▸ **WHAT TO DO**:
Give back, unchanged, the line containing "category: roosevelts muntjac group" and every line after it up to the end of the listing.

▸ **INPUT FOR THIS TASK**:
-=-=-
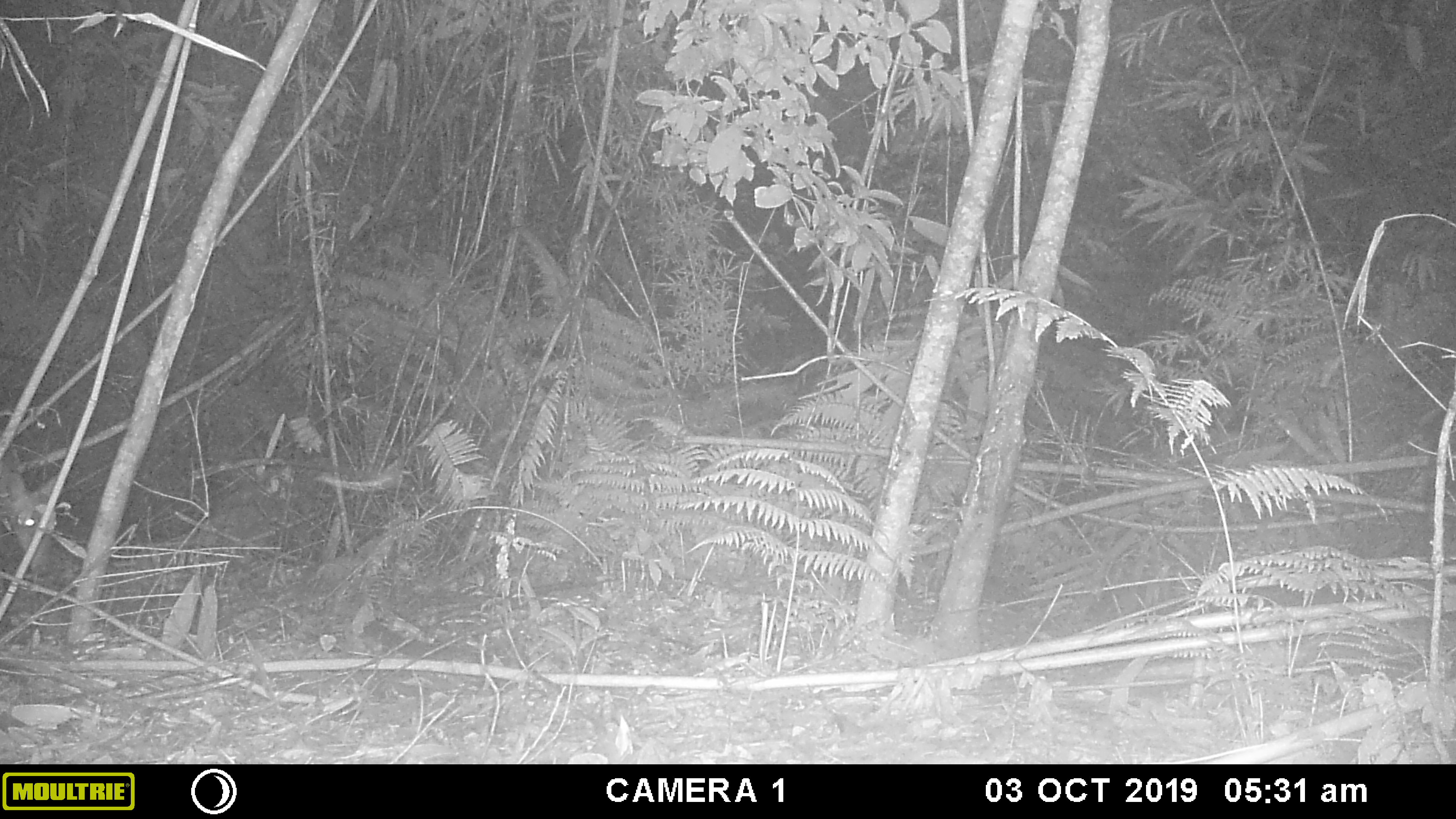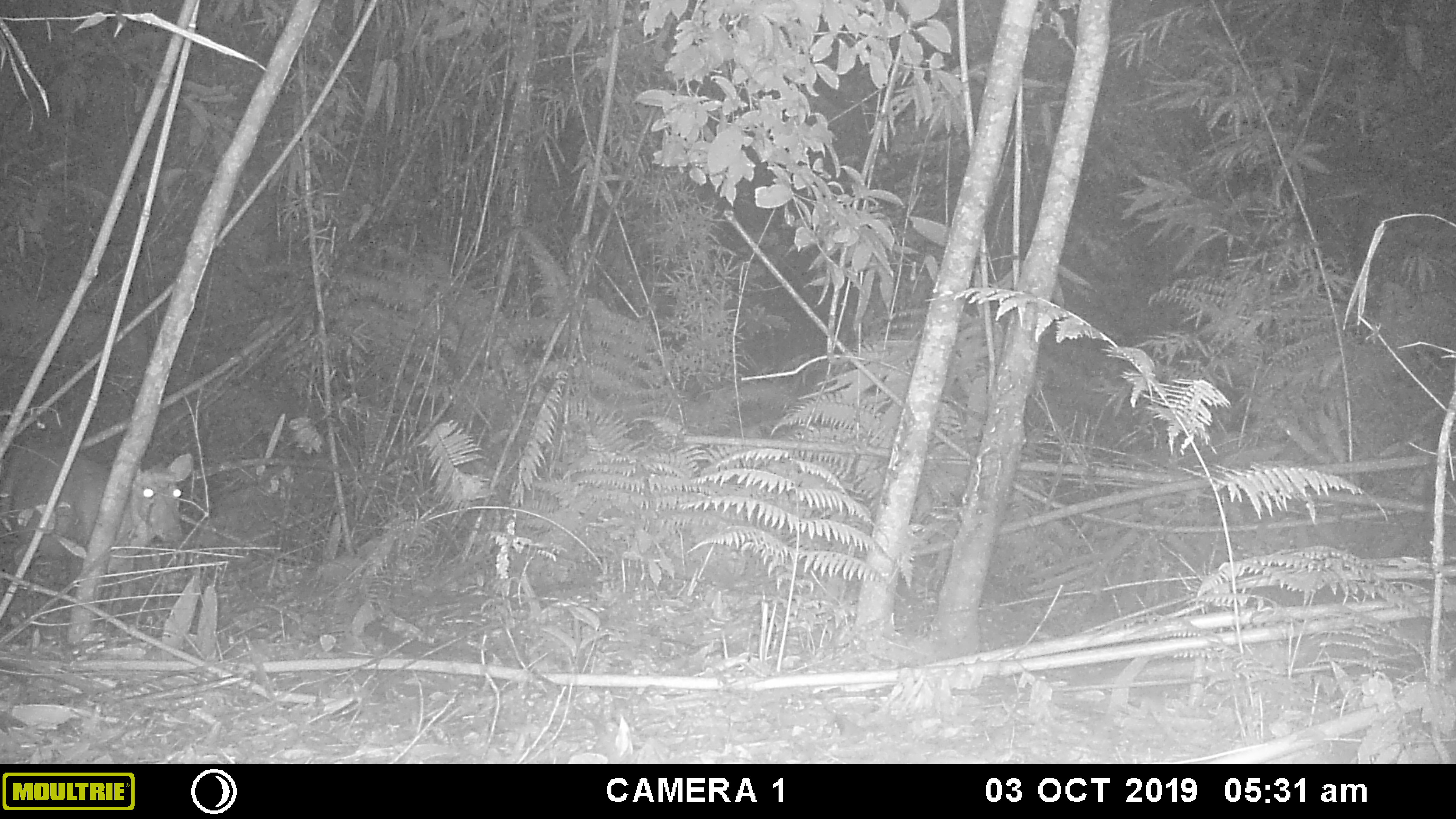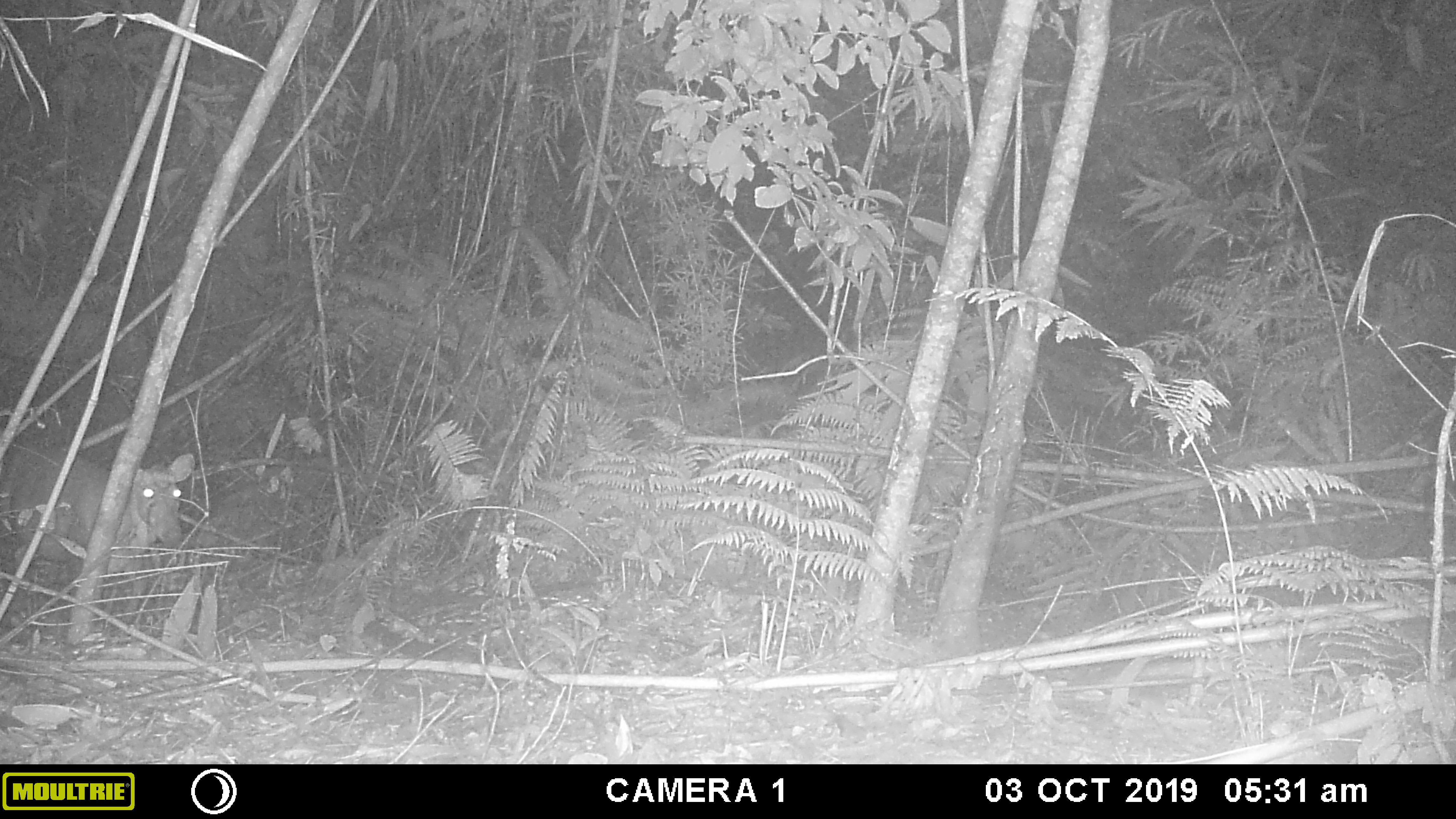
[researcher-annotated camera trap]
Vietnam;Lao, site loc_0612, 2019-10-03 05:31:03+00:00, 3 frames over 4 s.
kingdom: Animalia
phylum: Chordata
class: Mammalia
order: Artiodactyla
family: Cervidae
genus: Muntiacus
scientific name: Muntiacus rooseveltorum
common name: roosevelt's muntjac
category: roosevelts muntjac group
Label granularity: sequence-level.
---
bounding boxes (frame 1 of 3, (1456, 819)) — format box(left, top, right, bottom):
roosevelts muntjac group: box(0, 460, 56, 587)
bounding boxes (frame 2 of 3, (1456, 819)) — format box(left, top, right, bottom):
roosevelts muntjac group: box(0, 438, 194, 614)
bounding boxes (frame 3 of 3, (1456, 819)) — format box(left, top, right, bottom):
roosevelts muntjac group: box(0, 444, 195, 622)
-=-=-
▸ **RESPONSE TO THIS EXERCISE**:
category: roosevelts muntjac group
Label granularity: sequence-level.
---
bounding boxes (frame 1 of 3, (1456, 819)) — format box(left, top, right, bottom):
roosevelts muntjac group: box(0, 460, 56, 587)
bounding boxes (frame 2 of 3, (1456, 819)) — format box(left, top, right, bottom):
roosevelts muntjac group: box(0, 438, 194, 614)
bounding boxes (frame 3 of 3, (1456, 819)) — format box(left, top, right, bottom):
roosevelts muntjac group: box(0, 444, 195, 622)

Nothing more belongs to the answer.